Task description
Count the lines in the data below that contain the string "instances", treating uppercase and lowercase as different. Reply with the number only.

## Begin Supplied material

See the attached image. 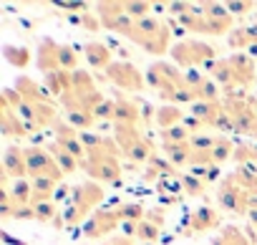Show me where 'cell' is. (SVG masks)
I'll use <instances>...</instances> for the list:
<instances>
[{
	"label": "cell",
	"instance_id": "obj_1",
	"mask_svg": "<svg viewBox=\"0 0 257 245\" xmlns=\"http://www.w3.org/2000/svg\"><path fill=\"white\" fill-rule=\"evenodd\" d=\"M81 142L86 147V159L81 162V170L88 175V180L108 187H121L123 182V167H121V149L113 137H101L91 132H81Z\"/></svg>",
	"mask_w": 257,
	"mask_h": 245
},
{
	"label": "cell",
	"instance_id": "obj_2",
	"mask_svg": "<svg viewBox=\"0 0 257 245\" xmlns=\"http://www.w3.org/2000/svg\"><path fill=\"white\" fill-rule=\"evenodd\" d=\"M106 192H103V185L93 182V180H86L81 185L73 187L71 192V200L66 205V210L56 217L53 227L56 230H73V227H83V222L98 210V205L103 202Z\"/></svg>",
	"mask_w": 257,
	"mask_h": 245
},
{
	"label": "cell",
	"instance_id": "obj_3",
	"mask_svg": "<svg viewBox=\"0 0 257 245\" xmlns=\"http://www.w3.org/2000/svg\"><path fill=\"white\" fill-rule=\"evenodd\" d=\"M147 86L157 91V96L167 104H194L197 96L184 86V71L177 63L157 61L147 68Z\"/></svg>",
	"mask_w": 257,
	"mask_h": 245
},
{
	"label": "cell",
	"instance_id": "obj_4",
	"mask_svg": "<svg viewBox=\"0 0 257 245\" xmlns=\"http://www.w3.org/2000/svg\"><path fill=\"white\" fill-rule=\"evenodd\" d=\"M128 41H134L139 48H144L152 56H162L167 51H172V28L169 23L149 16L134 23V33L128 36Z\"/></svg>",
	"mask_w": 257,
	"mask_h": 245
},
{
	"label": "cell",
	"instance_id": "obj_5",
	"mask_svg": "<svg viewBox=\"0 0 257 245\" xmlns=\"http://www.w3.org/2000/svg\"><path fill=\"white\" fill-rule=\"evenodd\" d=\"M113 139L121 149L123 157H128L134 165H149L152 157L157 154L154 142L144 134V129L132 127V124H113Z\"/></svg>",
	"mask_w": 257,
	"mask_h": 245
},
{
	"label": "cell",
	"instance_id": "obj_6",
	"mask_svg": "<svg viewBox=\"0 0 257 245\" xmlns=\"http://www.w3.org/2000/svg\"><path fill=\"white\" fill-rule=\"evenodd\" d=\"M106 96L101 94V89L96 86L93 76L83 68L73 71V89L68 96L61 99V106L66 109V114L71 111H86V114H93V109L103 101Z\"/></svg>",
	"mask_w": 257,
	"mask_h": 245
},
{
	"label": "cell",
	"instance_id": "obj_7",
	"mask_svg": "<svg viewBox=\"0 0 257 245\" xmlns=\"http://www.w3.org/2000/svg\"><path fill=\"white\" fill-rule=\"evenodd\" d=\"M172 56V63H177L182 71H192V68H207L209 63H214L219 56H217V48L204 43L202 38H182L172 46L169 51Z\"/></svg>",
	"mask_w": 257,
	"mask_h": 245
},
{
	"label": "cell",
	"instance_id": "obj_8",
	"mask_svg": "<svg viewBox=\"0 0 257 245\" xmlns=\"http://www.w3.org/2000/svg\"><path fill=\"white\" fill-rule=\"evenodd\" d=\"M106 81H111L118 91L126 94H142L147 89V73H142L132 61H113L106 68Z\"/></svg>",
	"mask_w": 257,
	"mask_h": 245
},
{
	"label": "cell",
	"instance_id": "obj_9",
	"mask_svg": "<svg viewBox=\"0 0 257 245\" xmlns=\"http://www.w3.org/2000/svg\"><path fill=\"white\" fill-rule=\"evenodd\" d=\"M217 205L222 212H229V215H244L247 217V207H249V192H244L237 180L229 175H224L217 185Z\"/></svg>",
	"mask_w": 257,
	"mask_h": 245
},
{
	"label": "cell",
	"instance_id": "obj_10",
	"mask_svg": "<svg viewBox=\"0 0 257 245\" xmlns=\"http://www.w3.org/2000/svg\"><path fill=\"white\" fill-rule=\"evenodd\" d=\"M123 225L118 205L116 207H106V210H96L81 227V237L83 240H108L111 232H116Z\"/></svg>",
	"mask_w": 257,
	"mask_h": 245
},
{
	"label": "cell",
	"instance_id": "obj_11",
	"mask_svg": "<svg viewBox=\"0 0 257 245\" xmlns=\"http://www.w3.org/2000/svg\"><path fill=\"white\" fill-rule=\"evenodd\" d=\"M26 159H28V177L36 180V177H51L56 182L63 180V172L61 167L56 165L53 154L43 147H26Z\"/></svg>",
	"mask_w": 257,
	"mask_h": 245
},
{
	"label": "cell",
	"instance_id": "obj_12",
	"mask_svg": "<svg viewBox=\"0 0 257 245\" xmlns=\"http://www.w3.org/2000/svg\"><path fill=\"white\" fill-rule=\"evenodd\" d=\"M3 187L11 185V180H31L28 177V159H26V147L11 144L3 154Z\"/></svg>",
	"mask_w": 257,
	"mask_h": 245
},
{
	"label": "cell",
	"instance_id": "obj_13",
	"mask_svg": "<svg viewBox=\"0 0 257 245\" xmlns=\"http://www.w3.org/2000/svg\"><path fill=\"white\" fill-rule=\"evenodd\" d=\"M36 66L38 71L46 76V73H53V71H63L61 68V43L53 41V38H41L38 43V51H36Z\"/></svg>",
	"mask_w": 257,
	"mask_h": 245
},
{
	"label": "cell",
	"instance_id": "obj_14",
	"mask_svg": "<svg viewBox=\"0 0 257 245\" xmlns=\"http://www.w3.org/2000/svg\"><path fill=\"white\" fill-rule=\"evenodd\" d=\"M227 58H229L232 71H234L237 89L239 91H247L249 86H254V81H257V63H254V58L247 56V53H232Z\"/></svg>",
	"mask_w": 257,
	"mask_h": 245
},
{
	"label": "cell",
	"instance_id": "obj_15",
	"mask_svg": "<svg viewBox=\"0 0 257 245\" xmlns=\"http://www.w3.org/2000/svg\"><path fill=\"white\" fill-rule=\"evenodd\" d=\"M212 230H222V215L209 205L197 207L189 215V235H202V232H212Z\"/></svg>",
	"mask_w": 257,
	"mask_h": 245
},
{
	"label": "cell",
	"instance_id": "obj_16",
	"mask_svg": "<svg viewBox=\"0 0 257 245\" xmlns=\"http://www.w3.org/2000/svg\"><path fill=\"white\" fill-rule=\"evenodd\" d=\"M202 11L209 21V31L212 36H222V33H232V13L227 11L224 3H202Z\"/></svg>",
	"mask_w": 257,
	"mask_h": 245
},
{
	"label": "cell",
	"instance_id": "obj_17",
	"mask_svg": "<svg viewBox=\"0 0 257 245\" xmlns=\"http://www.w3.org/2000/svg\"><path fill=\"white\" fill-rule=\"evenodd\" d=\"M204 73H207V76H209V78L224 91V96L239 91V89H237L234 71H232V66H229V58H217L214 63H209V66L204 68Z\"/></svg>",
	"mask_w": 257,
	"mask_h": 245
},
{
	"label": "cell",
	"instance_id": "obj_18",
	"mask_svg": "<svg viewBox=\"0 0 257 245\" xmlns=\"http://www.w3.org/2000/svg\"><path fill=\"white\" fill-rule=\"evenodd\" d=\"M116 116H113V124H132V127H139L144 124V111H142V104L139 101H132L128 96H116Z\"/></svg>",
	"mask_w": 257,
	"mask_h": 245
},
{
	"label": "cell",
	"instance_id": "obj_19",
	"mask_svg": "<svg viewBox=\"0 0 257 245\" xmlns=\"http://www.w3.org/2000/svg\"><path fill=\"white\" fill-rule=\"evenodd\" d=\"M81 51H83V58L91 66V71H103L106 73V68L113 63V51L101 41H88V43H83Z\"/></svg>",
	"mask_w": 257,
	"mask_h": 245
},
{
	"label": "cell",
	"instance_id": "obj_20",
	"mask_svg": "<svg viewBox=\"0 0 257 245\" xmlns=\"http://www.w3.org/2000/svg\"><path fill=\"white\" fill-rule=\"evenodd\" d=\"M26 101H33V104H46V101H53V96L48 94L46 86H41L36 78L31 76H18L16 78V86H13Z\"/></svg>",
	"mask_w": 257,
	"mask_h": 245
},
{
	"label": "cell",
	"instance_id": "obj_21",
	"mask_svg": "<svg viewBox=\"0 0 257 245\" xmlns=\"http://www.w3.org/2000/svg\"><path fill=\"white\" fill-rule=\"evenodd\" d=\"M0 111H3V114H0V132H3V137H28L31 134L13 106L0 104Z\"/></svg>",
	"mask_w": 257,
	"mask_h": 245
},
{
	"label": "cell",
	"instance_id": "obj_22",
	"mask_svg": "<svg viewBox=\"0 0 257 245\" xmlns=\"http://www.w3.org/2000/svg\"><path fill=\"white\" fill-rule=\"evenodd\" d=\"M43 86L48 89L51 96H56V99L61 101V99L68 96L71 89H73V73H71V71H53V73H46V76H43Z\"/></svg>",
	"mask_w": 257,
	"mask_h": 245
},
{
	"label": "cell",
	"instance_id": "obj_23",
	"mask_svg": "<svg viewBox=\"0 0 257 245\" xmlns=\"http://www.w3.org/2000/svg\"><path fill=\"white\" fill-rule=\"evenodd\" d=\"M227 46L237 53H244L249 46H257V23L254 26H237L227 36Z\"/></svg>",
	"mask_w": 257,
	"mask_h": 245
},
{
	"label": "cell",
	"instance_id": "obj_24",
	"mask_svg": "<svg viewBox=\"0 0 257 245\" xmlns=\"http://www.w3.org/2000/svg\"><path fill=\"white\" fill-rule=\"evenodd\" d=\"M222 111H224V99H222V101H194V104L189 106V116L199 119L207 129L214 124V119H217Z\"/></svg>",
	"mask_w": 257,
	"mask_h": 245
},
{
	"label": "cell",
	"instance_id": "obj_25",
	"mask_svg": "<svg viewBox=\"0 0 257 245\" xmlns=\"http://www.w3.org/2000/svg\"><path fill=\"white\" fill-rule=\"evenodd\" d=\"M157 127L162 129V132H167V129H174V127H179V124H184V111H182V106H177V104H162L157 111Z\"/></svg>",
	"mask_w": 257,
	"mask_h": 245
},
{
	"label": "cell",
	"instance_id": "obj_26",
	"mask_svg": "<svg viewBox=\"0 0 257 245\" xmlns=\"http://www.w3.org/2000/svg\"><path fill=\"white\" fill-rule=\"evenodd\" d=\"M162 152H164V157H167L177 170L189 167L192 154H194V149L189 147V142H187V144H162Z\"/></svg>",
	"mask_w": 257,
	"mask_h": 245
},
{
	"label": "cell",
	"instance_id": "obj_27",
	"mask_svg": "<svg viewBox=\"0 0 257 245\" xmlns=\"http://www.w3.org/2000/svg\"><path fill=\"white\" fill-rule=\"evenodd\" d=\"M3 58L13 66V68H28L31 61H33V53L26 48V46H16V43H6L3 46Z\"/></svg>",
	"mask_w": 257,
	"mask_h": 245
},
{
	"label": "cell",
	"instance_id": "obj_28",
	"mask_svg": "<svg viewBox=\"0 0 257 245\" xmlns=\"http://www.w3.org/2000/svg\"><path fill=\"white\" fill-rule=\"evenodd\" d=\"M31 185H33V202L31 205H38V202L53 200V195H56L61 182H56L51 177H36V180H31Z\"/></svg>",
	"mask_w": 257,
	"mask_h": 245
},
{
	"label": "cell",
	"instance_id": "obj_29",
	"mask_svg": "<svg viewBox=\"0 0 257 245\" xmlns=\"http://www.w3.org/2000/svg\"><path fill=\"white\" fill-rule=\"evenodd\" d=\"M63 18L68 21V23H73V26H81L83 31H88V33H98L103 26H101V18L96 16V13H91V11H83V13H63Z\"/></svg>",
	"mask_w": 257,
	"mask_h": 245
},
{
	"label": "cell",
	"instance_id": "obj_30",
	"mask_svg": "<svg viewBox=\"0 0 257 245\" xmlns=\"http://www.w3.org/2000/svg\"><path fill=\"white\" fill-rule=\"evenodd\" d=\"M179 182H182V192H184L187 197H199V195H204L207 187H209V182H207L204 177L192 175V172L179 175Z\"/></svg>",
	"mask_w": 257,
	"mask_h": 245
},
{
	"label": "cell",
	"instance_id": "obj_31",
	"mask_svg": "<svg viewBox=\"0 0 257 245\" xmlns=\"http://www.w3.org/2000/svg\"><path fill=\"white\" fill-rule=\"evenodd\" d=\"M48 152L53 154V159H56V165L61 167V172H63V175H73V172H78V170H81V162H78L76 157H71L68 152H63L56 142H53V144H48Z\"/></svg>",
	"mask_w": 257,
	"mask_h": 245
},
{
	"label": "cell",
	"instance_id": "obj_32",
	"mask_svg": "<svg viewBox=\"0 0 257 245\" xmlns=\"http://www.w3.org/2000/svg\"><path fill=\"white\" fill-rule=\"evenodd\" d=\"M232 177L237 180V185H239L244 192H249V195H257V170H254V165L237 167V170L232 172Z\"/></svg>",
	"mask_w": 257,
	"mask_h": 245
},
{
	"label": "cell",
	"instance_id": "obj_33",
	"mask_svg": "<svg viewBox=\"0 0 257 245\" xmlns=\"http://www.w3.org/2000/svg\"><path fill=\"white\" fill-rule=\"evenodd\" d=\"M6 190L11 192L16 205H31L33 202V185H31V180H13Z\"/></svg>",
	"mask_w": 257,
	"mask_h": 245
},
{
	"label": "cell",
	"instance_id": "obj_34",
	"mask_svg": "<svg viewBox=\"0 0 257 245\" xmlns=\"http://www.w3.org/2000/svg\"><path fill=\"white\" fill-rule=\"evenodd\" d=\"M234 147L237 144H232V139L229 137H217V142H214V147H212V162L217 165V167H222L227 159H232L234 157Z\"/></svg>",
	"mask_w": 257,
	"mask_h": 245
},
{
	"label": "cell",
	"instance_id": "obj_35",
	"mask_svg": "<svg viewBox=\"0 0 257 245\" xmlns=\"http://www.w3.org/2000/svg\"><path fill=\"white\" fill-rule=\"evenodd\" d=\"M212 245H252V242L242 235V230H239V227L227 225V227H222V230H219V235H217V240H214Z\"/></svg>",
	"mask_w": 257,
	"mask_h": 245
},
{
	"label": "cell",
	"instance_id": "obj_36",
	"mask_svg": "<svg viewBox=\"0 0 257 245\" xmlns=\"http://www.w3.org/2000/svg\"><path fill=\"white\" fill-rule=\"evenodd\" d=\"M154 11V3H147V0H123V13L134 21L149 18Z\"/></svg>",
	"mask_w": 257,
	"mask_h": 245
},
{
	"label": "cell",
	"instance_id": "obj_37",
	"mask_svg": "<svg viewBox=\"0 0 257 245\" xmlns=\"http://www.w3.org/2000/svg\"><path fill=\"white\" fill-rule=\"evenodd\" d=\"M159 235H162V225H157V222H152L149 217H144V220L137 225L134 240H139V242H157Z\"/></svg>",
	"mask_w": 257,
	"mask_h": 245
},
{
	"label": "cell",
	"instance_id": "obj_38",
	"mask_svg": "<svg viewBox=\"0 0 257 245\" xmlns=\"http://www.w3.org/2000/svg\"><path fill=\"white\" fill-rule=\"evenodd\" d=\"M232 159L237 162V167L257 165V144H252V142H239V144L234 147V157H232Z\"/></svg>",
	"mask_w": 257,
	"mask_h": 245
},
{
	"label": "cell",
	"instance_id": "obj_39",
	"mask_svg": "<svg viewBox=\"0 0 257 245\" xmlns=\"http://www.w3.org/2000/svg\"><path fill=\"white\" fill-rule=\"evenodd\" d=\"M56 144H58L63 152H68L71 157H76L78 162L86 159V147H83V142H81V134H78V137H61V139H56Z\"/></svg>",
	"mask_w": 257,
	"mask_h": 245
},
{
	"label": "cell",
	"instance_id": "obj_40",
	"mask_svg": "<svg viewBox=\"0 0 257 245\" xmlns=\"http://www.w3.org/2000/svg\"><path fill=\"white\" fill-rule=\"evenodd\" d=\"M33 207H36V220H38L41 225H53L56 217L61 215L58 202H53V200H48V202H38V205H33Z\"/></svg>",
	"mask_w": 257,
	"mask_h": 245
},
{
	"label": "cell",
	"instance_id": "obj_41",
	"mask_svg": "<svg viewBox=\"0 0 257 245\" xmlns=\"http://www.w3.org/2000/svg\"><path fill=\"white\" fill-rule=\"evenodd\" d=\"M66 121L71 127H76L78 132H91L96 124V116L86 114V111H71V114H66Z\"/></svg>",
	"mask_w": 257,
	"mask_h": 245
},
{
	"label": "cell",
	"instance_id": "obj_42",
	"mask_svg": "<svg viewBox=\"0 0 257 245\" xmlns=\"http://www.w3.org/2000/svg\"><path fill=\"white\" fill-rule=\"evenodd\" d=\"M189 139H192V134L187 132V127H184V124H179V127H174V129L162 132V144H187Z\"/></svg>",
	"mask_w": 257,
	"mask_h": 245
},
{
	"label": "cell",
	"instance_id": "obj_43",
	"mask_svg": "<svg viewBox=\"0 0 257 245\" xmlns=\"http://www.w3.org/2000/svg\"><path fill=\"white\" fill-rule=\"evenodd\" d=\"M214 142H217V137H214V134H207V132H202V134H192V139H189V147H192L194 152H212Z\"/></svg>",
	"mask_w": 257,
	"mask_h": 245
},
{
	"label": "cell",
	"instance_id": "obj_44",
	"mask_svg": "<svg viewBox=\"0 0 257 245\" xmlns=\"http://www.w3.org/2000/svg\"><path fill=\"white\" fill-rule=\"evenodd\" d=\"M93 116H96V121H108V119L113 121V116H116V101L106 96V99L93 109Z\"/></svg>",
	"mask_w": 257,
	"mask_h": 245
},
{
	"label": "cell",
	"instance_id": "obj_45",
	"mask_svg": "<svg viewBox=\"0 0 257 245\" xmlns=\"http://www.w3.org/2000/svg\"><path fill=\"white\" fill-rule=\"evenodd\" d=\"M16 200L11 197V192L3 187V190H0V217H3V220H11L13 215H16Z\"/></svg>",
	"mask_w": 257,
	"mask_h": 245
},
{
	"label": "cell",
	"instance_id": "obj_46",
	"mask_svg": "<svg viewBox=\"0 0 257 245\" xmlns=\"http://www.w3.org/2000/svg\"><path fill=\"white\" fill-rule=\"evenodd\" d=\"M227 6V11L232 13V16H249L252 11H257V3H252V0H229V3H224Z\"/></svg>",
	"mask_w": 257,
	"mask_h": 245
},
{
	"label": "cell",
	"instance_id": "obj_47",
	"mask_svg": "<svg viewBox=\"0 0 257 245\" xmlns=\"http://www.w3.org/2000/svg\"><path fill=\"white\" fill-rule=\"evenodd\" d=\"M13 217L16 220H36V207L33 205H18Z\"/></svg>",
	"mask_w": 257,
	"mask_h": 245
},
{
	"label": "cell",
	"instance_id": "obj_48",
	"mask_svg": "<svg viewBox=\"0 0 257 245\" xmlns=\"http://www.w3.org/2000/svg\"><path fill=\"white\" fill-rule=\"evenodd\" d=\"M247 220L252 230H257V195H249V207H247Z\"/></svg>",
	"mask_w": 257,
	"mask_h": 245
},
{
	"label": "cell",
	"instance_id": "obj_49",
	"mask_svg": "<svg viewBox=\"0 0 257 245\" xmlns=\"http://www.w3.org/2000/svg\"><path fill=\"white\" fill-rule=\"evenodd\" d=\"M101 245H134V240H132V237H126V235H116V237L103 240Z\"/></svg>",
	"mask_w": 257,
	"mask_h": 245
},
{
	"label": "cell",
	"instance_id": "obj_50",
	"mask_svg": "<svg viewBox=\"0 0 257 245\" xmlns=\"http://www.w3.org/2000/svg\"><path fill=\"white\" fill-rule=\"evenodd\" d=\"M3 240H6V242H11V245H28V242H23V240H13L8 232H3Z\"/></svg>",
	"mask_w": 257,
	"mask_h": 245
},
{
	"label": "cell",
	"instance_id": "obj_51",
	"mask_svg": "<svg viewBox=\"0 0 257 245\" xmlns=\"http://www.w3.org/2000/svg\"><path fill=\"white\" fill-rule=\"evenodd\" d=\"M252 106H254V111H257V96H252Z\"/></svg>",
	"mask_w": 257,
	"mask_h": 245
},
{
	"label": "cell",
	"instance_id": "obj_52",
	"mask_svg": "<svg viewBox=\"0 0 257 245\" xmlns=\"http://www.w3.org/2000/svg\"><path fill=\"white\" fill-rule=\"evenodd\" d=\"M142 245H157V242H142Z\"/></svg>",
	"mask_w": 257,
	"mask_h": 245
},
{
	"label": "cell",
	"instance_id": "obj_53",
	"mask_svg": "<svg viewBox=\"0 0 257 245\" xmlns=\"http://www.w3.org/2000/svg\"><path fill=\"white\" fill-rule=\"evenodd\" d=\"M254 86H257V81H254Z\"/></svg>",
	"mask_w": 257,
	"mask_h": 245
}]
</instances>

## End Supplied material

Answer to the problem
3